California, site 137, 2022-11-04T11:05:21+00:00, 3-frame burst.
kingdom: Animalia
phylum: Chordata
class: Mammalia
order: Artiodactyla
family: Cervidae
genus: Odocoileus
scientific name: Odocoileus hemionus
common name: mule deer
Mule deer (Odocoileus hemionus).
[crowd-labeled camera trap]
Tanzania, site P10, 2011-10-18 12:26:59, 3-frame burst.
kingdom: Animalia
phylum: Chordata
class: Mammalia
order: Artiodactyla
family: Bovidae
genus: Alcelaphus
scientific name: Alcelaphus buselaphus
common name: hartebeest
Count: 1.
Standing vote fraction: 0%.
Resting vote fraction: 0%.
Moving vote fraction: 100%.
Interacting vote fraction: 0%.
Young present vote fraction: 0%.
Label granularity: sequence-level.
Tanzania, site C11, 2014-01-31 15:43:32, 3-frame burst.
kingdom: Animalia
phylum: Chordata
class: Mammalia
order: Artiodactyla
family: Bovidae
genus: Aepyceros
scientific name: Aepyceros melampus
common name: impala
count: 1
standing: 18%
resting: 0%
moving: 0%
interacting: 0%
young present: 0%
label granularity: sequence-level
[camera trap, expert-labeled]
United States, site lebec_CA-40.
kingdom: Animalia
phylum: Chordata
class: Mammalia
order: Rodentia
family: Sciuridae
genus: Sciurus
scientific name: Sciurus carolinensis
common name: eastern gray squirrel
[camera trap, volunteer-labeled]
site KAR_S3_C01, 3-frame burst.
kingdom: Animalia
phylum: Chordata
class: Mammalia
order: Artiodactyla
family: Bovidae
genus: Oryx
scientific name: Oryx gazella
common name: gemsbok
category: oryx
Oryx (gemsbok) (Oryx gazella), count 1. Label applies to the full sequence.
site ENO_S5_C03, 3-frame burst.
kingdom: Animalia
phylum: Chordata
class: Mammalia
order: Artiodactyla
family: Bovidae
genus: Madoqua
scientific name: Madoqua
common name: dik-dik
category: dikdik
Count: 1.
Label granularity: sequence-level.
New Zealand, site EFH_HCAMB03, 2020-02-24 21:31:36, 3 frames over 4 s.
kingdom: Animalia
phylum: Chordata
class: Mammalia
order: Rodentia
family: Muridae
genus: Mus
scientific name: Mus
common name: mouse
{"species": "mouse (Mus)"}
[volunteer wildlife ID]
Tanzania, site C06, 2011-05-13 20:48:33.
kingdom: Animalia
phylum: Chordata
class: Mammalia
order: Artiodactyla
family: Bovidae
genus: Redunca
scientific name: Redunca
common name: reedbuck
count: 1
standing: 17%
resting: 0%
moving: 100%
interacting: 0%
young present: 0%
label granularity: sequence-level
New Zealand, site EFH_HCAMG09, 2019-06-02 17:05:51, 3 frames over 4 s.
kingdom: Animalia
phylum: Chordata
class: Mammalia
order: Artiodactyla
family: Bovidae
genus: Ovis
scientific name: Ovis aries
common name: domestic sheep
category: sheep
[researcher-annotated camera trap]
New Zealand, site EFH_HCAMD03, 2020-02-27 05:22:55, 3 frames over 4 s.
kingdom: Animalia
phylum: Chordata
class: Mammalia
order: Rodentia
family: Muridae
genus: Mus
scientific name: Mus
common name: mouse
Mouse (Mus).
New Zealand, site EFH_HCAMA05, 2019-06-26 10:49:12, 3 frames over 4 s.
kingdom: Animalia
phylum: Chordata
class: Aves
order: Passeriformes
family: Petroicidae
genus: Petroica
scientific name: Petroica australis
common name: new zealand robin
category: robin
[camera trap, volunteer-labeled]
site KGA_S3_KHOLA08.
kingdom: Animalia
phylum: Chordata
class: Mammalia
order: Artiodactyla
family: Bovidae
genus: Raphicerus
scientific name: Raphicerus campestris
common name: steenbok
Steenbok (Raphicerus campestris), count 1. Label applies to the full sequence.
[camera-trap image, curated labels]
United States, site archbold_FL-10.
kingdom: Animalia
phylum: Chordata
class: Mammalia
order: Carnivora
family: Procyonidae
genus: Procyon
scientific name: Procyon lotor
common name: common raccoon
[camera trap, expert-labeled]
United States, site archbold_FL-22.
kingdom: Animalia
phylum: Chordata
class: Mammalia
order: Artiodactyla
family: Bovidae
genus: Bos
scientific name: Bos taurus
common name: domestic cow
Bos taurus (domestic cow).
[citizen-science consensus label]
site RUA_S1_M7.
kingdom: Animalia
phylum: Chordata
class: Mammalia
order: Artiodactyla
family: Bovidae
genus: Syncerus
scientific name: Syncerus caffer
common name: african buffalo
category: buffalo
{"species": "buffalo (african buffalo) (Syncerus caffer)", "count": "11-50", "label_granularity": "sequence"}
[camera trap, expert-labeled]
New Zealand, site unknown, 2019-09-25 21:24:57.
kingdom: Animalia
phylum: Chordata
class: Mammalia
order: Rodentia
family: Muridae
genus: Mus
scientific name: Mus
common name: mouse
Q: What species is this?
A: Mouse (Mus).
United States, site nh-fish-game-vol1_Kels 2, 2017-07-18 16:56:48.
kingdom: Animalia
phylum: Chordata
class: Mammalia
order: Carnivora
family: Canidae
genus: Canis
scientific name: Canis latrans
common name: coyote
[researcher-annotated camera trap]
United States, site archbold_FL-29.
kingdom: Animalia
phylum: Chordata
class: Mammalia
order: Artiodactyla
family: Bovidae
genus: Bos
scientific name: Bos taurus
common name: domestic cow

### WHAT THIS TASK INVOLVES
Copy exactly. Start at the line containing "common name: new zealand robin" and continue through the last line of the records.

### RESULT OF THE TASK
common name: new zealand robin
category: robin
[camera trap, volunteer-labeled]
site KGA_S3_KHOLA08.
kingdom: Animalia
phylum: Chordata
class: Mammalia
order: Artiodactyla
family: Bovidae
genus: Raphicerus
scientific name: Raphicerus campestris
common name: steenbok
Steenbok (Raphicerus campestris), count 1. Label applies to the full sequence.
[camera-trap image, curated labels]
United States, site archbold_FL-10.
kingdom: Animalia
phylum: Chordata
class: Mammalia
order: Carnivora
family: Procyonidae
genus: Procyon
scientific name: Procyon lotor
common name: common raccoon
[camera trap, expert-labeled]
United States, site archbold_FL-22.
kingdom: Animalia
phylum: Chordata
class: Mammalia
order: Artiodactyla
family: Bovidae
genus: Bos
scientific name: Bos taurus
common name: domestic cow
Bos taurus (domestic cow).
[citizen-science consensus label]
site RUA_S1_M7.
kingdom: Animalia
phylum: Chordata
class: Mammalia
order: Artiodactyla
family: Bovidae
genus: Syncerus
scientific name: Syncerus caffer
common name: african buffalo
category: buffalo
{"species": "buffalo (african buffalo) (Syncerus caffer)", "count": "11-50", "label_granularity": "sequence"}
[camera trap, expert-labeled]
New Zealand, site unknown, 2019-09-25 21:24:57.
kingdom: Animalia
phylum: Chordata
class: Mammalia
order: Rodentia
family: Muridae
genus: Mus
scientific name: Mus
common name: mouse
Q: What species is this?
A: Mouse (Mus).
United States, site nh-fish-game-vol1_Kels 2, 2017-07-18 16:56:48.
kingdom: Animalia
phylum: Chordata
class: Mammalia
order: Carnivora
family: Canidae
genus: Canis
scientific name: Canis latrans
common name: coyote
[researcher-annotated camera trap]
United States, site archbold_FL-29.
kingdom: Animalia
phylum: Chordata
class: Mammalia
order: Artiodactyla
family: Bovidae
genus: Bos
scientific name: Bos taurus
common name: domestic cow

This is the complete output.